Tensions Rise Again
While the majority of the world’s attention has rightfully been on the ongoing COVID-19 crisis, which continued to have a devastating human and economic cost, there are some other factors beginning to rear their head which warrant trader attention.
Over the week, we have seen an uptick in confrontational rhetoric between the US and Iran. It is worth remembering that before the COVID-19 crisis erupted, tensions were running extremely high between the US and Iran following the US assassination of top Iranian General Qassem Soleimani, a celebrated Iranian military figure.
In the aftermath of the US attack there was a great deal of fear that a retaliation from Iran, which was threatening to take swift revenge against the US, would spill over into a full scale conflict. However, despite Iran retaliating by way of a rocket attack on two US sites in Iraq, the US took the unexpected step of stepping away from the conflict and refraining from any further retaliation, avoiding the military conflict many feared was waiting to happen.

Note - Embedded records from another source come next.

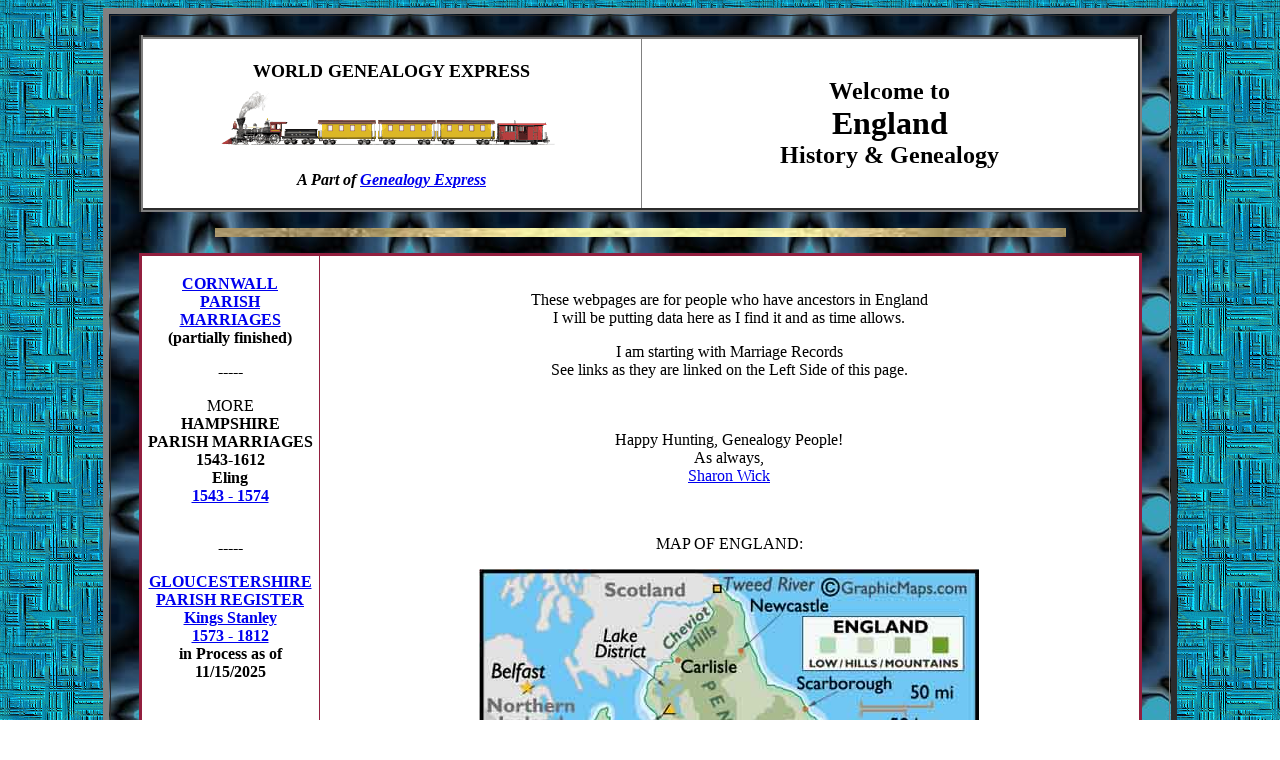

--- FILE ---
content_type: text/html
request_url: http://www.usgenealogyexpress.com/_world/~england/
body_size: 2179
content:
<html>

<head>
<meta http-equiv="Content-Language" content="en-us">
<meta http-equiv="Content-Type" content="text/html; charset=windows-1252">
<title>World Genealogy Express - ENGLAND</title>
</head>

<body background="../../graphics/txbks1.gif">

<div align="center">
	<table border="6" cellspacing="1" width="85%" bordercolorlight="#000000" bordercolordark="#000000" background="../../graphics/dblue191a.jpg">
		<tr>
			<td>&nbsp;<div align="center">
			<table border="4" width="95%" id="table2" bgcolor="#FFFFFF" bordercolorlight="#000000" bordercolordark="#000000" style="border-collapse: collapse">
				<tr>
					<td width="50%">
					<p align="center"><b><font size="4"><br>
					WORLD GENEALOGY EXPRESS<br>
					<img border="0" src="train.gif" width="350" height="71"></font></b><br>
					<br>
					<b><i>A Part of <a href="http://www.genealogyexpress.com">
					Genealogy Express</a></i></b><br>
&nbsp;</td>
					<td width="50%">
					<p align="center">
			<b><font face="Times New Roman" size="5">Welcome to<br>
					</font><font face="Times New Roman" size="6">England</font><font face="Times New Roman" size="5"><br>
					History &amp; 
					Genealogy</font></b></td>
				</tr>
			</table>
				<p>
				<img border="0" src="goldlilne_long.jpg" width="851" height="9"></p>
	<table border="3" width="95%" id="table1" bordercolorlight="#000000" bordercolordark="#000000" bordercolor="#921F3F" style="border-collapse: collapse">
		<tr>
			<td width="17%" valign="top" bgcolor="#FFFFFF">
			<p align="center"><br>
			<b><a href="eng_cornwall/index.htm">CORNWALL<br>
			PARISH<br>
			MARRIAGES</a></b><br>
			<b>
			(partially finished)</b><p align="center">-----<p align="center">MORE <br>
			<b>HAMPSHIRE<br>
			PARISH MARRIAGES<br>
			1543-1612<br>
			Eling<br>
			<a href="eng_hampshire/eng_hampshire_marr_rec/eng_hampshire_parrish_marr_Alyn_Leti.htm">
			1543 - 1574</a></b><br>
&nbsp;<p align="center">-----<p align="center"><b>
			<a href="eng_glocestershire/eng_gloucestershire_marriages/eng_kingsstanley_marriages_Vol_1_1573_1595.htm">
			GLOUCESTERSHIRE<br>
			PARISH REGISTER<br>
			Kings Stanley<br>
			1573 - 1812</a><br>
			in Process as of<br>
			11/15/2025<br>
&nbsp;</b><p align="center">-----<p align="center"><b>
			<a href="eng_middlesex/eng_middlesex_marr_1725_1787/eng_middlesex_1725_1787_Vol_I_parrish_marr_Vol_I_1725.htm">
			MIDDLESEX CO.<br>
			MARRIAGE RECORDS<br>
			1727 - 1787</a><br>
			(partially finished)</b><p align="center">-----<p align="center"><b>
			<a href="eng_norfolk/eng_norfolk_parrishRegis/eng_norfolk_parishReg_marr001.htm">NORFOLK<br>
			Marriages, etc.</a></b><p align="center">-----<p align="center"><b>&nbsp;NOTTINGHAMSHIRE<br>
			PARRISH REGISTERS<br>
			MARRIAGES - Vol VI</b><br>
			<a href="eng_nottinghamshire/eng_nottinghamshire_pg_002_Vol_I_marr_Attenborough_grm.htm">
			Vol. I - Attenborough</a><p align="center">-----<p align="center">
			<b>
			<a href="eng_somerset_abstofwills.htm">ABSTRACT OF WILLS<br>
			Somersetshire, England</a></b><p align="center">-----<p align="center"><b>
			<a href="eng_stJoseph_wapping_burials/eng_stJoseph_wapping_burials_1.htm">
			BURIAL RECORDS<br>
			St. Joseph, Wapping, England</a></b><p align="center">-----<p align="center">
			<b><a href="eng_news.htm">
			NEWSPAPER EXCERPTS</a></b><p align="center">-----<p align="center">
			<b>
			<a href="eng_norfolk/eng_norfolk_pol_1734/eng_norfolk_poll_1734_001.htm">A Copy of the Poll 
			for<br>
			Knights of the Shire for the County of<br>
			Norfolk<br>
			Taken at Norwich, May 22, 1734<br>
			publ. MDCCXXXIV<br>
			(1734)</a></b><br>
			-----<p align="center">
			<a href="eng_somerset_1903_abstofwills.htm"><b>ABSTRACT FROM THE<br>
			WILLS OF ENGLISH PRINTERS AND STATIONERS<br>
			From 1492 to 1630<br>
			by Henry R(obert) Plomer.<br>
			London:<br>
			Printed for the Bibliographical Society<br>
			By Blades, East &amp; Blades<br>
			Publ. 1903</b></a></td>
			<td width="79%" bgcolor="#FFFFFF" valign="top">
			&nbsp;<p align="center">These webpages are for people who have 
			ancestors in England<br>
			I will be putting data here as I find it and as time allows.</p>
			<p align="center">I am starting with Marriage Records<br>
			See links as they are linked on the Left Side of this page.<br>
			<br>
&nbsp;</p>
			<p align="center">Happy Hunting, Genealogy People!<br>
			As always,<br>
			<a href="mailto:usgenealogyexpress@yahoo.com">Sharon Wick</a></p>
			<p align="left">&nbsp;&nbsp; </p>
			<p align="center">MAP OF ENGLAND:</p>
			<p align="center">
			<img border="0" src="eng_map.jpg" width="500" height="554"></p>
			<p align="center">
			FLAG OF ENGLAND</p>
			<p align="center">
			<img border="0" src="eng_flag.jpg" width="300" height="210"></p>
			<p align="center"><b>
			<a href="http://en.wikipedia.org/wiki/Royal_coat_of_arms_of_the_United_Kingdom">COAT OF ARMS</a></b><br>
			as described at Wikipedia</p>
			<p align="center">
			&nbsp;</p>
			<p align="center"><b><font size="5"><a href="loc.htm">Localities:</a></font></b></p>
			<p align="center">&nbsp;</p>
			<p align="center">&nbsp;</p>
			<p align="center">&nbsp;</p>
			<p align="center">Short History:</p>
			<p align="center">&nbsp;</p>
			</p>

		</tr>
			</table>
				<p>
				<img border="0" src="goldlilne_long.jpg" width="562" height="6"></p>
						<table id="table3" borderColor="#921f3f" borderColorDark="#000000" width="95%" borderColorLight="#000000" border="3" cellpadding="2" style="border-collapse: collapse">
							<tr>
								<td bgColor="#ffffff" height="32" vAlign="top" width="50%">
								<p align="center"><br>
								&nbsp;</td>
								<td bgColor="#ffffff" height="32" vAlign="top" width="50%">
								<p align="center"><br>
								<b><a href="../index.htm">CLICK HERE to 
								RETURN to<br>
								WORLD'S INDEX PAGE</a></b></td>
							</tr>
							<tr>
								<td bgColor="#ffffff" height="32" vAlign="top" width="100%" colspan="2">
								<p align="center">Provided by <br>
								<b><i><font size="5">
								<a href="http://www.genealogyexpress.com">
								GENEALOGY EXPRESS</a></font></i></b><br>
								Always Transcribing, Always Free<br>
								This website has been created by Sharon Wick - 
								Copyright&nbsp; 2010</td>
							</tr>
						</table>
						<p>.</div>
			</td>
		</tr>
	</table>
	<p>&nbsp;</p>
	<p>&nbsp;</p>
	<p>&nbsp;</div>

</body>

</html>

Trump Threatens Action on Twitter
However, fast forward to this week and the two nations appear ready to engage each other once again. Following US accusations that Iranian gunboats were “harassing” US navy ships in the Gulf last week, Trump threatened fresh action via Twitter, saying: “I have instructed the United States Navy to shoot down and destroy any and all Iranian gunboats if they harass our ships at sea.”
Following Trump’s threat, the Iranian Iranian Islamic Revolution Guard Corps (IRGC) commander-in-chief Gen Hossein Salami responded on Thursday, instructing Iranian naval forces “to destroy any American terrorist force in the Persian Gulf that threatens the security of Iran’s military or civilian shipping”.
Iran Launches Military Satellite
In another worrying development this week, the IRGC successfully launched what it claimed is a military satellite into orbit via a ballistic missile. The launch has immediately drawn criticism from many of America’s allies who deem the action to be a violation of a UN security council resolution.
There is a fear now that with tensions running high amidst the ongoing COVID-19 crisis and with the risk that each side is underestimating the others capabilities due to the current need to manage the crisis, that a conflict could emerge. Markets have been lower this week in light of this emerging threat to risk appetite and this will certainly be a theme to watch over coming weeks.
S&P500 (Bullish above 2692.25)
From a technical viewpoint. The S&P has broken below the bullish channel which has framed the recent recovery though is still sitting atop the yearly S1 for now. While price remains above the 2692.25 level, continued upside is likely with the yearly pivot 2976.50 the main upside objective.